Deflationary debt problems nearer

Deflation fears were increased today after the underlying inflation rate fell to its lowest recorded level, bringing fears that debt problems may take longer to clear.

According to data from the Office for National Statistics (ONS), inflation as measured by the consumer price index (CPI) fell by 0.4 per cent to 1.8 per cent in June – down from 2.2 per cent in May.

The broader measure of inflation, the Retail Prices Index (RPI), recorded the steepest drop in living costs in over 50 years. Prices were 1.6% down in June 2009 from June 2008.

This means that the Retail Prices Index has now been in negative territory for four consecutive months, and is at its lowest rate since the ONS began keeping records in 1948.

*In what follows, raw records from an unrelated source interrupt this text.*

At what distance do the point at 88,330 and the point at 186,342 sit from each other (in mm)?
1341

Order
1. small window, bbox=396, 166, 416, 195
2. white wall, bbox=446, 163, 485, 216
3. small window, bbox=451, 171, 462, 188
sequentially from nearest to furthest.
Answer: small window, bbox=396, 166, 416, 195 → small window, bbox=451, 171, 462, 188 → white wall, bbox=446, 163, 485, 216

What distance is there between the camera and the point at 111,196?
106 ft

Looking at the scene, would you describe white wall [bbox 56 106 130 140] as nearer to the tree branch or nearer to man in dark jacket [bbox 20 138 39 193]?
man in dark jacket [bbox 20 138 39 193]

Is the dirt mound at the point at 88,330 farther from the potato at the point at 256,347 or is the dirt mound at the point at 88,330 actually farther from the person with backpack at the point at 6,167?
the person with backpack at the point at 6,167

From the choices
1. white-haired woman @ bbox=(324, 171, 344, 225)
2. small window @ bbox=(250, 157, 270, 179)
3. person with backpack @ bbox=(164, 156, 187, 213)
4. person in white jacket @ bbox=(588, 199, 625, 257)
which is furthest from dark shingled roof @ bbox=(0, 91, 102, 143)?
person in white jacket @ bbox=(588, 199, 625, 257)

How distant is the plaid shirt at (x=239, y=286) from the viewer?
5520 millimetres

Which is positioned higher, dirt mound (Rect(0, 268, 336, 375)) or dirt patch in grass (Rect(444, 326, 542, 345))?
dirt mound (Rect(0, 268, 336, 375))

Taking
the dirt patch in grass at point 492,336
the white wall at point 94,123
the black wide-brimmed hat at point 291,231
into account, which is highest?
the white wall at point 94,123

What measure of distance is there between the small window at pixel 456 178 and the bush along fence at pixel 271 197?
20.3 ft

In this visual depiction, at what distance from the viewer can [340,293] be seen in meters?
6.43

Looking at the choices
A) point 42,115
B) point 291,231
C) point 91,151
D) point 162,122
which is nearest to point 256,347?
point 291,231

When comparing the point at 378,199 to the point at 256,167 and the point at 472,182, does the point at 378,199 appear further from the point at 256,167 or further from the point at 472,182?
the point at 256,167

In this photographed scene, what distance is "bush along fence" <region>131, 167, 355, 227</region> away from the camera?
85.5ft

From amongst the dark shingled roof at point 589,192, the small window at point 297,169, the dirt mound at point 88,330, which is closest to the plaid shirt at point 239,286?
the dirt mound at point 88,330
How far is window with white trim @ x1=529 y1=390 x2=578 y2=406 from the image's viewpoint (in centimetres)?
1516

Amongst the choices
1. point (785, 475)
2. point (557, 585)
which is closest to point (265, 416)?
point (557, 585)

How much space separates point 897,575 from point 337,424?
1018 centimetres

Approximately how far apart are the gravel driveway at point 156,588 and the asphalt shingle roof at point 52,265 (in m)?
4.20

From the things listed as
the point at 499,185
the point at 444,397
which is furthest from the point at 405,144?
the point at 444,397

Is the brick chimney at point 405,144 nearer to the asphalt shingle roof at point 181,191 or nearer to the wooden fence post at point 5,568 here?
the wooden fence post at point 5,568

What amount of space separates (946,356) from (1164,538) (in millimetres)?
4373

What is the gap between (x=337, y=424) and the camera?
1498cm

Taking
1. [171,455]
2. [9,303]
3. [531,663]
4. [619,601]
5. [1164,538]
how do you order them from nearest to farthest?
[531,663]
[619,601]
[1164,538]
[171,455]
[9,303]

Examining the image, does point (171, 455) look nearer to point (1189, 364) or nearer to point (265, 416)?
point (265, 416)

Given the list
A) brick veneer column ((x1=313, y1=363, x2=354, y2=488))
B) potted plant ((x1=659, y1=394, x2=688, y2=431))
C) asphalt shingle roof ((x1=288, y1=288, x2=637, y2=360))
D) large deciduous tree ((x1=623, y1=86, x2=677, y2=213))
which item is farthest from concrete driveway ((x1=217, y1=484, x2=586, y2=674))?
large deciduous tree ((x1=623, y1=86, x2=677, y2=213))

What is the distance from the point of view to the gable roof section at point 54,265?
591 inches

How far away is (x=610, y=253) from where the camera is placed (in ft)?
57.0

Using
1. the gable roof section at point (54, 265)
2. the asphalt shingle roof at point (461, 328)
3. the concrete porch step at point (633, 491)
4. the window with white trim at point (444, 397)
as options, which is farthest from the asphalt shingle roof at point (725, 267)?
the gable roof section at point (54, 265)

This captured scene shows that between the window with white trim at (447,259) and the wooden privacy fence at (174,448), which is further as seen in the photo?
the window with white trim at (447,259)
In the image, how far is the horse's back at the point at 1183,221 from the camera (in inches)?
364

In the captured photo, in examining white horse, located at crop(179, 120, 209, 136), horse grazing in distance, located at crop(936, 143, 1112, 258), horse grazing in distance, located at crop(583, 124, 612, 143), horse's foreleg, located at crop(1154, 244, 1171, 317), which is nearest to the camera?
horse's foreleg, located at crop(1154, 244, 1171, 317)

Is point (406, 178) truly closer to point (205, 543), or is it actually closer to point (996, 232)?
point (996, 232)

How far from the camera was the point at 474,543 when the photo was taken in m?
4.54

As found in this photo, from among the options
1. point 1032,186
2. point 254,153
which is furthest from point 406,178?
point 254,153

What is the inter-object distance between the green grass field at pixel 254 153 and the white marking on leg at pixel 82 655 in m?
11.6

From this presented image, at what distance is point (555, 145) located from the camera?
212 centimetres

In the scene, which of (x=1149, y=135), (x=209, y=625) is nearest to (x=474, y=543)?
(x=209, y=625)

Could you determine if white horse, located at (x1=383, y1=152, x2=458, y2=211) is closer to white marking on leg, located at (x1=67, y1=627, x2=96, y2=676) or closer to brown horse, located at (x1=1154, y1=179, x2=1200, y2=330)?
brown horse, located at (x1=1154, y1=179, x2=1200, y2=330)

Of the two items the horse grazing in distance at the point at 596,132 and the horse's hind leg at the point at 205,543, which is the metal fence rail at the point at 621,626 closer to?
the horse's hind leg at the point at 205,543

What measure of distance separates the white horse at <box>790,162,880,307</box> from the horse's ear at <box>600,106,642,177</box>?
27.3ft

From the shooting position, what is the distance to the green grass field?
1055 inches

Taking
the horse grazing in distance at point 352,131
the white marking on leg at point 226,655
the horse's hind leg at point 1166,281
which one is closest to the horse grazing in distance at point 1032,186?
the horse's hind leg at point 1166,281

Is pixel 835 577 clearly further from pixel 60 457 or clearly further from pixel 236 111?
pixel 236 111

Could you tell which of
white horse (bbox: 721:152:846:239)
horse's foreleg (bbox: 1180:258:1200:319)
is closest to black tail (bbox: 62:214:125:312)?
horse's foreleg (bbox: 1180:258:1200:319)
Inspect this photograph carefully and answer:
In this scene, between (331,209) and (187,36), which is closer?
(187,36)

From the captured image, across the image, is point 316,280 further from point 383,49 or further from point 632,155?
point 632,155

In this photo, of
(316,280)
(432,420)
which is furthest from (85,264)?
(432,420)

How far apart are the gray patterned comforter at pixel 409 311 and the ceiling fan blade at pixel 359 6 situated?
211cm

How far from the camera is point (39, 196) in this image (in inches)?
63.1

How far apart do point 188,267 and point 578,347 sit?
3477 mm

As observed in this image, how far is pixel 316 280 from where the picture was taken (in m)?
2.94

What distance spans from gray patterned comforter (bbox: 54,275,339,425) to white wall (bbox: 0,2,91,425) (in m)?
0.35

The Government’s target level of inflation was at 2%, so today’s reported fall marks the first dip under this in almost two years.

David Kern, of the British Chambers of Commerce, said: ‘The figures confirm our assessment that in the short-term, the main policy priority must be countering the risks posed by recession and deflation.

“Inflation is a longer-term threat which must be dealt with by a credible exit strategy, but this can only be applied when the recession ends.”

Ivan Cooper, Chairman at leading debt management firm Chiltern, said: “With people increasingly reluctant to spend their money, more and more jobs will be lost – which will only add to the debt problems of those affected.

“The whole country could benefit from some debt advice if we do fall into a deflationary period, as companies will have to cut prices to stimulate demand. If people withhold their money thinking it’ll be much cheaper next week, then even cheaper the week after that, no-one will spend anything and companies will have to cut more jobs to keep overheads down. It’s a self-perpetuating downward cycle that’s best avoided.”

CPI is a measure of the average prices of a basket of typical consumer goods and services used by households. House prices are excluded from the calculations, so unlike the RPI it does not reflect the decline in property prices – reported at approx 20 per cent since their peak.